BIOS Options Explanation

Equipment Used

This guide was written for an R7525 with a Milan processor.

Memory Settings

Helpful Resources

  • A useful explanation of the different types of memory supported on PowerEdge is available here
  • For each PowerEdge server, you can find a description of the memory layout in the System Memory section of the service manual. For example, this is the R7525's layout.
  • This paper on error correction by Jordan Chin, Co-Chair of the CXL Memory Systems Workgroup and memory engineering specialist at Dell

Dram Refresh Delay

This setting exists due to the Row Hammer attack. To fully understand the explanation, it is important to first understand some memory concepts.

How DRAM is Organized

This Stack Exchange post does a good job explaining the difference between a DRAM rank and channel. Page 3 of this lecture from the University of Utah provides a visual of DRAM organization.

**Given problem 1**
In the BIOS options guide, what server and processor was the guide written for?
**Given problem 2**
Go on with the BIOS options guide from its final sentence.

**Data excerpt**
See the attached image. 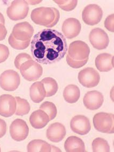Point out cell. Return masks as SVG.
<instances>
[{"label": "cell", "mask_w": 114, "mask_h": 152, "mask_svg": "<svg viewBox=\"0 0 114 152\" xmlns=\"http://www.w3.org/2000/svg\"><path fill=\"white\" fill-rule=\"evenodd\" d=\"M68 50L67 39L60 32L45 28L34 36L31 42V52L36 62L43 65L58 62Z\"/></svg>", "instance_id": "6da1fadb"}, {"label": "cell", "mask_w": 114, "mask_h": 152, "mask_svg": "<svg viewBox=\"0 0 114 152\" xmlns=\"http://www.w3.org/2000/svg\"><path fill=\"white\" fill-rule=\"evenodd\" d=\"M31 18L36 24L47 28H52L59 22L60 14L59 10L55 8L40 7L32 10Z\"/></svg>", "instance_id": "7a4b0ae2"}, {"label": "cell", "mask_w": 114, "mask_h": 152, "mask_svg": "<svg viewBox=\"0 0 114 152\" xmlns=\"http://www.w3.org/2000/svg\"><path fill=\"white\" fill-rule=\"evenodd\" d=\"M93 121L95 129L98 131L104 133H114V114L110 113H97L94 116Z\"/></svg>", "instance_id": "3957f363"}, {"label": "cell", "mask_w": 114, "mask_h": 152, "mask_svg": "<svg viewBox=\"0 0 114 152\" xmlns=\"http://www.w3.org/2000/svg\"><path fill=\"white\" fill-rule=\"evenodd\" d=\"M23 77L28 81H35L42 76L43 68L33 60H28L23 63L20 69Z\"/></svg>", "instance_id": "277c9868"}, {"label": "cell", "mask_w": 114, "mask_h": 152, "mask_svg": "<svg viewBox=\"0 0 114 152\" xmlns=\"http://www.w3.org/2000/svg\"><path fill=\"white\" fill-rule=\"evenodd\" d=\"M29 10L28 2L24 0L14 1L9 7L7 13L9 18L12 20H23L28 16Z\"/></svg>", "instance_id": "5b68a950"}, {"label": "cell", "mask_w": 114, "mask_h": 152, "mask_svg": "<svg viewBox=\"0 0 114 152\" xmlns=\"http://www.w3.org/2000/svg\"><path fill=\"white\" fill-rule=\"evenodd\" d=\"M20 83V75L14 70H7L0 75V87L7 91L16 90Z\"/></svg>", "instance_id": "8992f818"}, {"label": "cell", "mask_w": 114, "mask_h": 152, "mask_svg": "<svg viewBox=\"0 0 114 152\" xmlns=\"http://www.w3.org/2000/svg\"><path fill=\"white\" fill-rule=\"evenodd\" d=\"M103 16V11L100 7L95 4L87 6L82 13L84 22L89 26L97 25L100 22Z\"/></svg>", "instance_id": "52a82bcc"}, {"label": "cell", "mask_w": 114, "mask_h": 152, "mask_svg": "<svg viewBox=\"0 0 114 152\" xmlns=\"http://www.w3.org/2000/svg\"><path fill=\"white\" fill-rule=\"evenodd\" d=\"M78 78L81 85L88 88L97 86L100 80L99 73L95 69L91 67L86 68L80 71Z\"/></svg>", "instance_id": "ba28073f"}, {"label": "cell", "mask_w": 114, "mask_h": 152, "mask_svg": "<svg viewBox=\"0 0 114 152\" xmlns=\"http://www.w3.org/2000/svg\"><path fill=\"white\" fill-rule=\"evenodd\" d=\"M68 55L73 60H83L89 58L90 48L86 43L81 40L71 42L69 45Z\"/></svg>", "instance_id": "9c48e42d"}, {"label": "cell", "mask_w": 114, "mask_h": 152, "mask_svg": "<svg viewBox=\"0 0 114 152\" xmlns=\"http://www.w3.org/2000/svg\"><path fill=\"white\" fill-rule=\"evenodd\" d=\"M89 40L93 48L99 50L106 49L108 46V36L101 28H97L93 29L89 34Z\"/></svg>", "instance_id": "30bf717a"}, {"label": "cell", "mask_w": 114, "mask_h": 152, "mask_svg": "<svg viewBox=\"0 0 114 152\" xmlns=\"http://www.w3.org/2000/svg\"><path fill=\"white\" fill-rule=\"evenodd\" d=\"M29 128L28 124L21 119H17L12 122L10 127V134L14 140L22 141L28 137Z\"/></svg>", "instance_id": "8fae6325"}, {"label": "cell", "mask_w": 114, "mask_h": 152, "mask_svg": "<svg viewBox=\"0 0 114 152\" xmlns=\"http://www.w3.org/2000/svg\"><path fill=\"white\" fill-rule=\"evenodd\" d=\"M70 127L73 132L79 135H86L91 129V125L89 118L83 115H76L70 122Z\"/></svg>", "instance_id": "7c38bea8"}, {"label": "cell", "mask_w": 114, "mask_h": 152, "mask_svg": "<svg viewBox=\"0 0 114 152\" xmlns=\"http://www.w3.org/2000/svg\"><path fill=\"white\" fill-rule=\"evenodd\" d=\"M16 110L15 97L10 95L4 94L0 96V115L10 117L14 115Z\"/></svg>", "instance_id": "4fadbf2b"}, {"label": "cell", "mask_w": 114, "mask_h": 152, "mask_svg": "<svg viewBox=\"0 0 114 152\" xmlns=\"http://www.w3.org/2000/svg\"><path fill=\"white\" fill-rule=\"evenodd\" d=\"M34 33L33 28L27 22L20 23L16 24L11 34L16 39L20 41L31 40Z\"/></svg>", "instance_id": "5bb4252c"}, {"label": "cell", "mask_w": 114, "mask_h": 152, "mask_svg": "<svg viewBox=\"0 0 114 152\" xmlns=\"http://www.w3.org/2000/svg\"><path fill=\"white\" fill-rule=\"evenodd\" d=\"M104 97L102 93L93 90L89 91L85 95L84 104L87 109L91 110H97L102 105Z\"/></svg>", "instance_id": "9a60e30c"}, {"label": "cell", "mask_w": 114, "mask_h": 152, "mask_svg": "<svg viewBox=\"0 0 114 152\" xmlns=\"http://www.w3.org/2000/svg\"><path fill=\"white\" fill-rule=\"evenodd\" d=\"M81 26L80 22L75 18H69L64 21L62 30L65 37L71 39L78 36L81 32Z\"/></svg>", "instance_id": "2e32d148"}, {"label": "cell", "mask_w": 114, "mask_h": 152, "mask_svg": "<svg viewBox=\"0 0 114 152\" xmlns=\"http://www.w3.org/2000/svg\"><path fill=\"white\" fill-rule=\"evenodd\" d=\"M66 132V129L63 124L55 123L51 124L48 128L46 136L50 141L53 142H59L64 139Z\"/></svg>", "instance_id": "e0dca14e"}, {"label": "cell", "mask_w": 114, "mask_h": 152, "mask_svg": "<svg viewBox=\"0 0 114 152\" xmlns=\"http://www.w3.org/2000/svg\"><path fill=\"white\" fill-rule=\"evenodd\" d=\"M114 56L110 54L101 53L95 59V66L97 69L101 72L111 71L114 68Z\"/></svg>", "instance_id": "ac0fdd59"}, {"label": "cell", "mask_w": 114, "mask_h": 152, "mask_svg": "<svg viewBox=\"0 0 114 152\" xmlns=\"http://www.w3.org/2000/svg\"><path fill=\"white\" fill-rule=\"evenodd\" d=\"M50 121L49 116L45 111L38 110L34 111L30 117V123L36 129H41L46 126Z\"/></svg>", "instance_id": "d6986e66"}, {"label": "cell", "mask_w": 114, "mask_h": 152, "mask_svg": "<svg viewBox=\"0 0 114 152\" xmlns=\"http://www.w3.org/2000/svg\"><path fill=\"white\" fill-rule=\"evenodd\" d=\"M64 149L67 152H86L85 146L81 138L71 136L67 138L64 143Z\"/></svg>", "instance_id": "ffe728a7"}, {"label": "cell", "mask_w": 114, "mask_h": 152, "mask_svg": "<svg viewBox=\"0 0 114 152\" xmlns=\"http://www.w3.org/2000/svg\"><path fill=\"white\" fill-rule=\"evenodd\" d=\"M30 96L32 101L36 103L41 102L45 99L46 90L41 81L36 82L31 86Z\"/></svg>", "instance_id": "44dd1931"}, {"label": "cell", "mask_w": 114, "mask_h": 152, "mask_svg": "<svg viewBox=\"0 0 114 152\" xmlns=\"http://www.w3.org/2000/svg\"><path fill=\"white\" fill-rule=\"evenodd\" d=\"M80 89L76 85H68L63 91L64 99L69 103H76L80 98Z\"/></svg>", "instance_id": "7402d4cb"}, {"label": "cell", "mask_w": 114, "mask_h": 152, "mask_svg": "<svg viewBox=\"0 0 114 152\" xmlns=\"http://www.w3.org/2000/svg\"><path fill=\"white\" fill-rule=\"evenodd\" d=\"M27 149L28 152H52V145L42 140H33L28 144Z\"/></svg>", "instance_id": "603a6c76"}, {"label": "cell", "mask_w": 114, "mask_h": 152, "mask_svg": "<svg viewBox=\"0 0 114 152\" xmlns=\"http://www.w3.org/2000/svg\"><path fill=\"white\" fill-rule=\"evenodd\" d=\"M46 90V97H49L55 95L58 90V84L55 79L46 77L41 81Z\"/></svg>", "instance_id": "cb8c5ba5"}, {"label": "cell", "mask_w": 114, "mask_h": 152, "mask_svg": "<svg viewBox=\"0 0 114 152\" xmlns=\"http://www.w3.org/2000/svg\"><path fill=\"white\" fill-rule=\"evenodd\" d=\"M15 99L16 101V110L15 113L16 115L22 116L28 114L31 107L28 101L20 97H16Z\"/></svg>", "instance_id": "d4e9b609"}, {"label": "cell", "mask_w": 114, "mask_h": 152, "mask_svg": "<svg viewBox=\"0 0 114 152\" xmlns=\"http://www.w3.org/2000/svg\"><path fill=\"white\" fill-rule=\"evenodd\" d=\"M92 149L94 152H110V146L107 140L103 138L95 139L92 144Z\"/></svg>", "instance_id": "484cf974"}, {"label": "cell", "mask_w": 114, "mask_h": 152, "mask_svg": "<svg viewBox=\"0 0 114 152\" xmlns=\"http://www.w3.org/2000/svg\"><path fill=\"white\" fill-rule=\"evenodd\" d=\"M40 109L45 111L49 116V120L52 121L57 115V108L55 105L50 102H45L40 105Z\"/></svg>", "instance_id": "4316f807"}, {"label": "cell", "mask_w": 114, "mask_h": 152, "mask_svg": "<svg viewBox=\"0 0 114 152\" xmlns=\"http://www.w3.org/2000/svg\"><path fill=\"white\" fill-rule=\"evenodd\" d=\"M9 44L11 46L12 48L22 50L25 48H28V46L30 44L31 40H28L27 41H20L16 39L15 37L11 34L8 39Z\"/></svg>", "instance_id": "83f0119b"}, {"label": "cell", "mask_w": 114, "mask_h": 152, "mask_svg": "<svg viewBox=\"0 0 114 152\" xmlns=\"http://www.w3.org/2000/svg\"><path fill=\"white\" fill-rule=\"evenodd\" d=\"M61 8L65 11H72L75 8L77 5V1H54Z\"/></svg>", "instance_id": "f1b7e54d"}, {"label": "cell", "mask_w": 114, "mask_h": 152, "mask_svg": "<svg viewBox=\"0 0 114 152\" xmlns=\"http://www.w3.org/2000/svg\"><path fill=\"white\" fill-rule=\"evenodd\" d=\"M66 60H67L68 64L71 67L76 69V68L82 67L86 65L89 60V58H87L86 59L83 60H75L71 59L68 55H67Z\"/></svg>", "instance_id": "f546056e"}, {"label": "cell", "mask_w": 114, "mask_h": 152, "mask_svg": "<svg viewBox=\"0 0 114 152\" xmlns=\"http://www.w3.org/2000/svg\"><path fill=\"white\" fill-rule=\"evenodd\" d=\"M32 59L31 56L28 54L26 53H20L17 56L15 60V67L18 69H20V66L23 63L26 62L28 60Z\"/></svg>", "instance_id": "4dcf8cb0"}, {"label": "cell", "mask_w": 114, "mask_h": 152, "mask_svg": "<svg viewBox=\"0 0 114 152\" xmlns=\"http://www.w3.org/2000/svg\"><path fill=\"white\" fill-rule=\"evenodd\" d=\"M10 52L7 46L0 44V64L4 62L8 58Z\"/></svg>", "instance_id": "1f68e13d"}, {"label": "cell", "mask_w": 114, "mask_h": 152, "mask_svg": "<svg viewBox=\"0 0 114 152\" xmlns=\"http://www.w3.org/2000/svg\"><path fill=\"white\" fill-rule=\"evenodd\" d=\"M114 14L109 15L106 18L105 21V26L108 30L114 32Z\"/></svg>", "instance_id": "d6a6232c"}, {"label": "cell", "mask_w": 114, "mask_h": 152, "mask_svg": "<svg viewBox=\"0 0 114 152\" xmlns=\"http://www.w3.org/2000/svg\"><path fill=\"white\" fill-rule=\"evenodd\" d=\"M7 124L6 121L3 119L0 118V138L4 137L7 132Z\"/></svg>", "instance_id": "836d02e7"}, {"label": "cell", "mask_w": 114, "mask_h": 152, "mask_svg": "<svg viewBox=\"0 0 114 152\" xmlns=\"http://www.w3.org/2000/svg\"><path fill=\"white\" fill-rule=\"evenodd\" d=\"M7 34V30L4 25L0 24V41L6 38Z\"/></svg>", "instance_id": "e575fe53"}, {"label": "cell", "mask_w": 114, "mask_h": 152, "mask_svg": "<svg viewBox=\"0 0 114 152\" xmlns=\"http://www.w3.org/2000/svg\"><path fill=\"white\" fill-rule=\"evenodd\" d=\"M0 24H2L3 25L5 24V20L3 16V15L0 12Z\"/></svg>", "instance_id": "d590c367"}, {"label": "cell", "mask_w": 114, "mask_h": 152, "mask_svg": "<svg viewBox=\"0 0 114 152\" xmlns=\"http://www.w3.org/2000/svg\"><path fill=\"white\" fill-rule=\"evenodd\" d=\"M52 152H61V151L56 147L52 146Z\"/></svg>", "instance_id": "8d00e7d4"}, {"label": "cell", "mask_w": 114, "mask_h": 152, "mask_svg": "<svg viewBox=\"0 0 114 152\" xmlns=\"http://www.w3.org/2000/svg\"><path fill=\"white\" fill-rule=\"evenodd\" d=\"M1 148H0V152H1Z\"/></svg>", "instance_id": "74e56055"}]
</instances>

**Response 1**
An R7525 with a Milan processor.

**Response 2**
What is a DRAM Refresh

Source: https://utaharch.blogspot.com/2013/11/a-dram-refresh-tutorial.html

The charge on a DRAM cell weakens over time. The DDR standard requires every cell to be refreshed within a 64 ms interval, referred to as the retention time. At temperatures higher than 85° C (referred to as extended temperature range), the retention time is halved to 32 ms to account for the higher leakage rate. The refresh of a memory rank is partitioned into 8,192 smaller refresh operations. One such refresh operation has to be issued every 7.8 µs (64 ms/8192). This 7.8 µs interval is referred to as the refresh interval, tREFI. The DDR3 standard requires that eight refresh operations be issued within a time window equal to 8 x tREFI, giving the memory controller some flexibility when scheduling these refresh operations. Refresh operations are issued at rank granularity in DDR3 and DDR4. Before issuing a refresh operation, the memory controller precharges all banks in the rank. It then issues a single refresh command to the rank. DRAM chips maintain a row counter to keep track of the last row that was refreshed -- this row counter is used to determine the rows that must be refreshed next.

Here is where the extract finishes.